Je ne vais pas m’enfarger dans les fleurs du tapis pour dire que je suis heureux et fier de présider le Salon du livre de Québec. De toute façon, ce n’est pas dans mes manières d’agiter le petit doigt d’une main et de prendre des airs de chochotte pour exprimer une satisfaction retenue, modeste, étonnée, inquiète et subtilement intellectuelle. Je suis très content de passer quelques jours à Québec au milieu des écrivains et des livres. Voilà, c’est tout.

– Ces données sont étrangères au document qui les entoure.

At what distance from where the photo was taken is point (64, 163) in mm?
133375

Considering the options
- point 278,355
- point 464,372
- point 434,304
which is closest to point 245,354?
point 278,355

Et c’est formidable. Parce que je fête cette année le quarantième anniversaire des débuts d’Apostrophes et que l’émission, ici comme en France, avait ses nombreux abonnés, ses fidèles, je n’écrirai pas ses « fans » puisque, selon les dictionnaires québécois français, le fan est un ventilateur ou la hotte de la cuisinière, et que «fan» est de toute façon un anglicisme à proscrire.

J’ai fait plusieurs émissions au Canada, mais celle dont je garde le souvenir le plus vivace est le débat que j’avais enregistré à l’hôtel de ville de Québec. C’était en juin 1996. Les téléspectateurs français avaient adoré être attentifs, et par-là même participer, aux échanges courtois mais vifs et sincères entre écrivains et journalistes sur le thème «Le rêve américain contre le mythe français?»

Ce n’est cependant pas par nostalgie que j’irai à Québec, mais par conviction. Pour défendre le livre contre la multitude des écrans de toutes sortes qui sollicitent notre attention et dévorent notre temps. Pour encourager la lecture, ce vice délicieux, d’utilité privée et publique. Pour me retrouver dans l’amicale compagnie des écrivains, des éditeurs et des libraires.